In the embodiment of the present application, the liquid cooling system also includes a plurality of liquid cooling cabinets 101. Each liquid inlet branch pipe of the liquid collector 110 is connected to the liquid outlet of each liquid cooling cabinet 101. The liquid outlet branch pipe of the liquid collector 110 passes through The liquid outlet pipe is connected to the liquid inlet end of the dry cooler 103, or the liquid outlet branch pipe of the liquid collector 110 is connected to the liquid inlet end of the hot side of the heat exchanger 104 through the liquid inlet pipe.
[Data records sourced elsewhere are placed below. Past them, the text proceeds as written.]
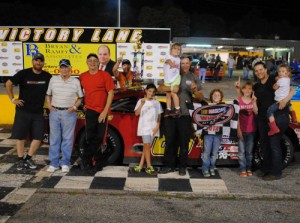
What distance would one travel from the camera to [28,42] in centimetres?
1078

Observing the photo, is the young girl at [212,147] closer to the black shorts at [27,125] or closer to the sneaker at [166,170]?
the sneaker at [166,170]

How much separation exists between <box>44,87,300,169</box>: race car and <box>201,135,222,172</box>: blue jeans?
0.72 feet

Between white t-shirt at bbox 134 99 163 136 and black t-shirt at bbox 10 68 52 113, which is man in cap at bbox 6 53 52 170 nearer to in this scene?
black t-shirt at bbox 10 68 52 113

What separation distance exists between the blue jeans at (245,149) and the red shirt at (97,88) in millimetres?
1890

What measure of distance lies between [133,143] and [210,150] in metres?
1.08

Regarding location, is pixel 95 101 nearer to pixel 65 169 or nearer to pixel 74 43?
pixel 65 169

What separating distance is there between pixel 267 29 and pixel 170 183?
85.0m

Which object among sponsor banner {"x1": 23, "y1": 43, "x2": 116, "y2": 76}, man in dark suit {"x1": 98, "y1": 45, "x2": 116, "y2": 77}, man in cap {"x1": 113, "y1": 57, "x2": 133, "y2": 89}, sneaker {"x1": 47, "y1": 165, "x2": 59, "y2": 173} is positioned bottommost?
sneaker {"x1": 47, "y1": 165, "x2": 59, "y2": 173}

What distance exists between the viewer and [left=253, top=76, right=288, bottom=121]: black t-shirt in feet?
16.4

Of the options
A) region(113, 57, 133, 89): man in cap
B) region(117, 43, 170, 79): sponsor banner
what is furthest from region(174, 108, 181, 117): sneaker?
region(117, 43, 170, 79): sponsor banner

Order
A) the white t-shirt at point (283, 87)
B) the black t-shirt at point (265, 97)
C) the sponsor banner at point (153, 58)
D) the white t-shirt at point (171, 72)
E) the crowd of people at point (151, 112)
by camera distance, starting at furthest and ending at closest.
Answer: the sponsor banner at point (153, 58) < the white t-shirt at point (171, 72) < the crowd of people at point (151, 112) < the black t-shirt at point (265, 97) < the white t-shirt at point (283, 87)

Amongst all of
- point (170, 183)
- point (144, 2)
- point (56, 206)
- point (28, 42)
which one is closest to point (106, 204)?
point (56, 206)

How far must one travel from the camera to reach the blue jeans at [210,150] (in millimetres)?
5113

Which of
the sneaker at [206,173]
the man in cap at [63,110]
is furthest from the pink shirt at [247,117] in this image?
the man in cap at [63,110]
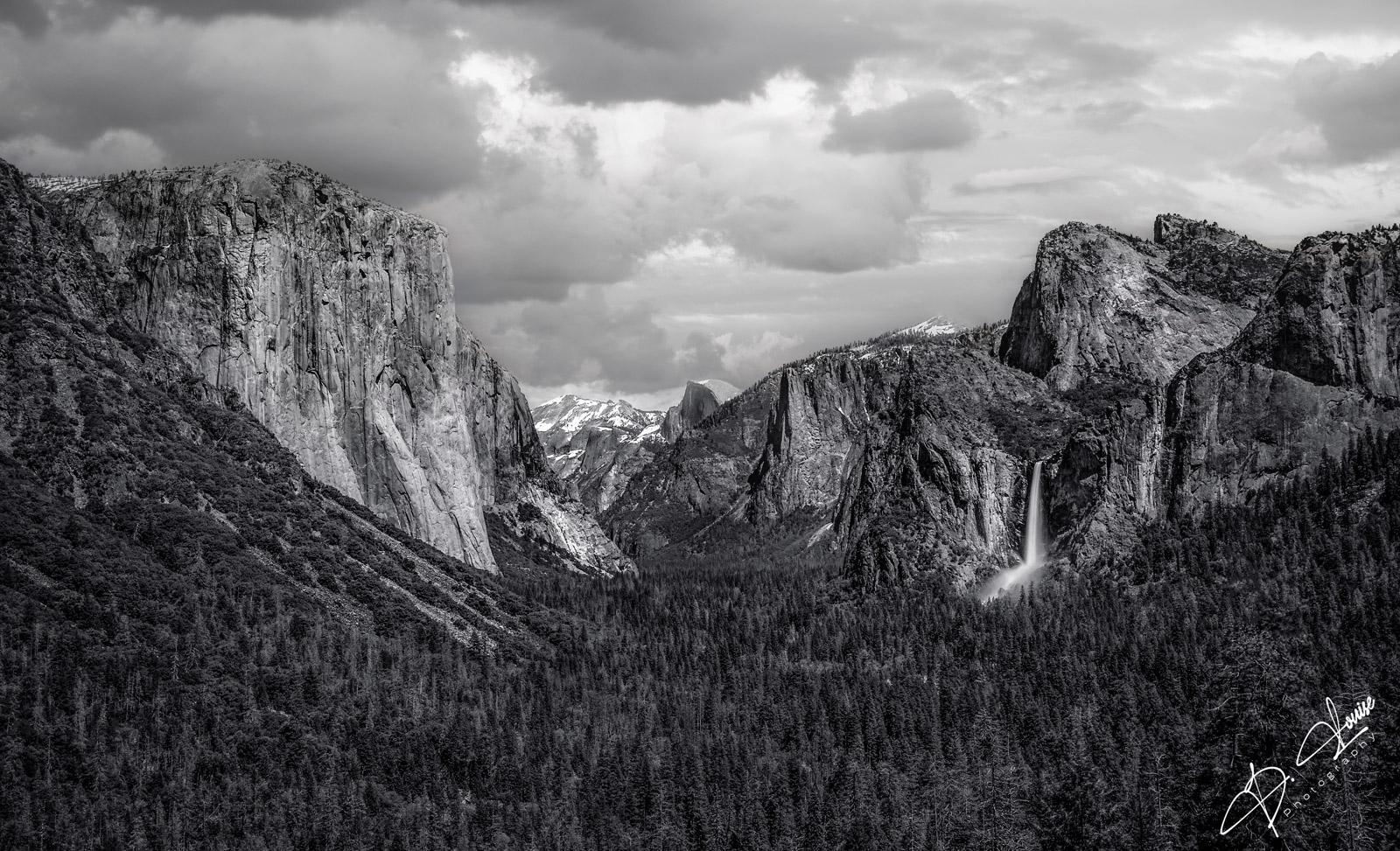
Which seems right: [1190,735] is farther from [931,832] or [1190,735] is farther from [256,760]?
[256,760]

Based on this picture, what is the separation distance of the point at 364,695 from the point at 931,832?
78.7m

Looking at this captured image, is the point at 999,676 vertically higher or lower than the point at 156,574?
lower

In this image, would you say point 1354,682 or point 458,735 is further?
point 458,735

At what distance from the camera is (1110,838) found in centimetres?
7181

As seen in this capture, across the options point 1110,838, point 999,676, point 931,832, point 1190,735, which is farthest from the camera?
point 999,676

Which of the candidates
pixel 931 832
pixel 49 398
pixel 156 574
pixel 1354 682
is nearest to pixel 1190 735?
pixel 1354 682

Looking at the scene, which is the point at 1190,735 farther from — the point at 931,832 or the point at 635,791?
the point at 635,791

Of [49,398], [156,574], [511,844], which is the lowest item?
[511,844]

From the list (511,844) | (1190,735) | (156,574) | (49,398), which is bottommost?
(511,844)

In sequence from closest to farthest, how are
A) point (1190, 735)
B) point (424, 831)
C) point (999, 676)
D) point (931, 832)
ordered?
1. point (1190, 735)
2. point (931, 832)
3. point (424, 831)
4. point (999, 676)

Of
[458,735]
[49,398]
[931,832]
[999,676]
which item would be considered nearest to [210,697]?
[458,735]

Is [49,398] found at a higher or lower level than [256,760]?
higher

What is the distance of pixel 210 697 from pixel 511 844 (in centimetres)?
4057

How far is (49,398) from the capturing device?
19062 cm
In this way, the liquid cooling system is equipped with a liquid collector to play the role of buffering, steady flow, and mixing.

In some embodiments, continuing to refer to FIG. 6 , the liquid cooling system 100 further includes: a liquid distributor 111 , which is disposed between the liquid inlet of the liquid cooling cabinet 101 and the liquid outlet of the dry cooler 103 , or a liquid distributor 111 . The liquid container 111 is disposed between the liquid inlet of the liquid cooling cabinet 101 and the liquid outlet end of the hot side of the heat exchanger 104 .
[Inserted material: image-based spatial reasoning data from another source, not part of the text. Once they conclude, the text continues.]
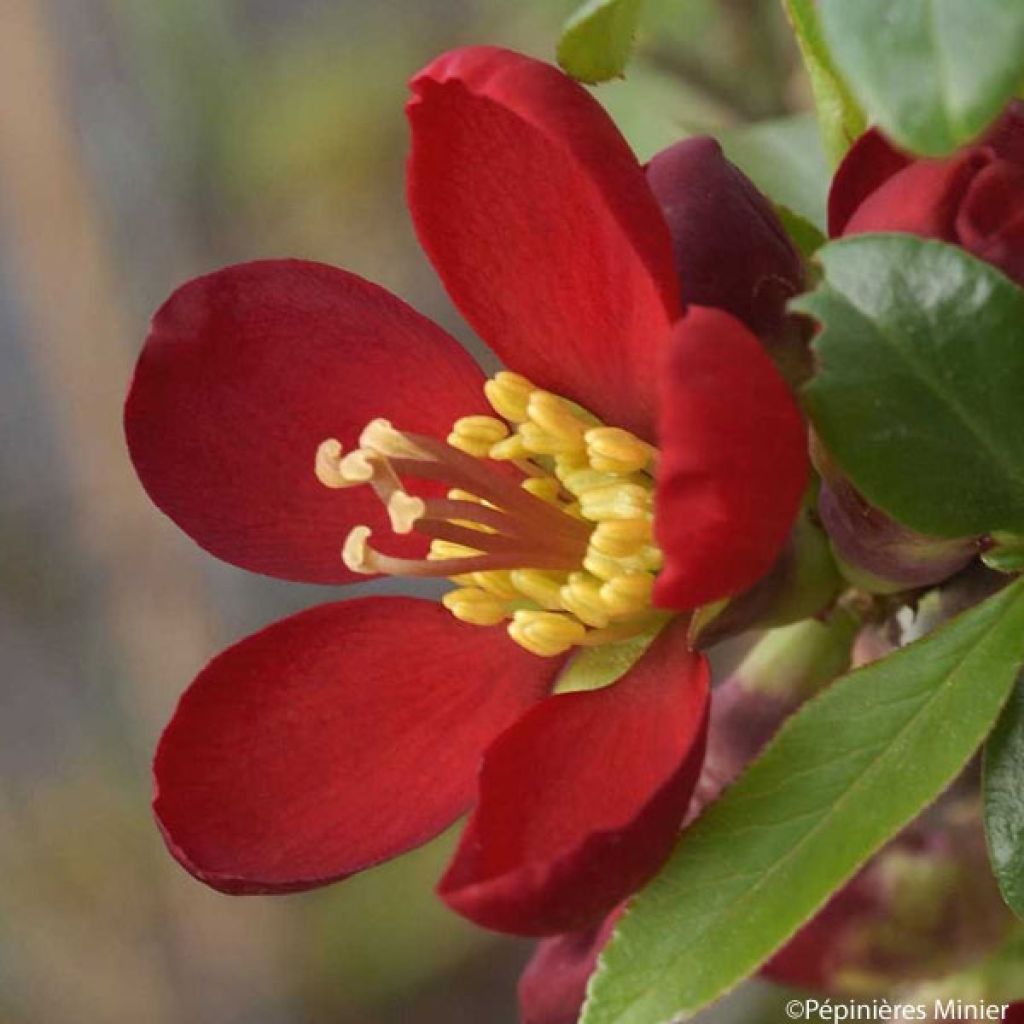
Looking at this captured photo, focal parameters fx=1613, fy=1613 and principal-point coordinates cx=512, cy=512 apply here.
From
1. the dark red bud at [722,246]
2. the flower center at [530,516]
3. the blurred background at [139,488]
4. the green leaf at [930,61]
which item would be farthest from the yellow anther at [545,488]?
the blurred background at [139,488]

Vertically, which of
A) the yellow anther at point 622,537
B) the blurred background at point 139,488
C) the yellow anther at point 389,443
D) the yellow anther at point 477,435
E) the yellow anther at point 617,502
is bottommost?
the blurred background at point 139,488

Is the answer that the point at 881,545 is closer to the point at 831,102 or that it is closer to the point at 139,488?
the point at 831,102

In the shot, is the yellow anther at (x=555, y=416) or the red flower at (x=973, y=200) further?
the yellow anther at (x=555, y=416)

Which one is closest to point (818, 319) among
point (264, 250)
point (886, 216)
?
point (886, 216)

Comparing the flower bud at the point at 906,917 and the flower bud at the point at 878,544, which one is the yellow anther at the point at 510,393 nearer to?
the flower bud at the point at 878,544

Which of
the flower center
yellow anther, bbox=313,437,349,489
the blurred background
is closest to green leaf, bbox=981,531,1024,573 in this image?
the flower center

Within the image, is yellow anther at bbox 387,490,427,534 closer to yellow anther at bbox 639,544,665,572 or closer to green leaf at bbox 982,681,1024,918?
yellow anther at bbox 639,544,665,572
In the embodiment of the present application, the liquid cooling system also includes a plurality of liquid cooling cabinets 101. Each liquid outlet branch of the liquid distributor 111 is connected to the liquid inlet of each liquid cooling cabinet 101. The liquid inlet branch of the liquid distributor 111 The pipe is connected to the liquid outlet end of the dry cooler 103 through the liquid inlet pipe, or the liquid inlet branch pipe of the liquid distributor 111 is connected to the liquid outlet end of the hot side of the heat exchanger 104 through the liquid inlet pipe.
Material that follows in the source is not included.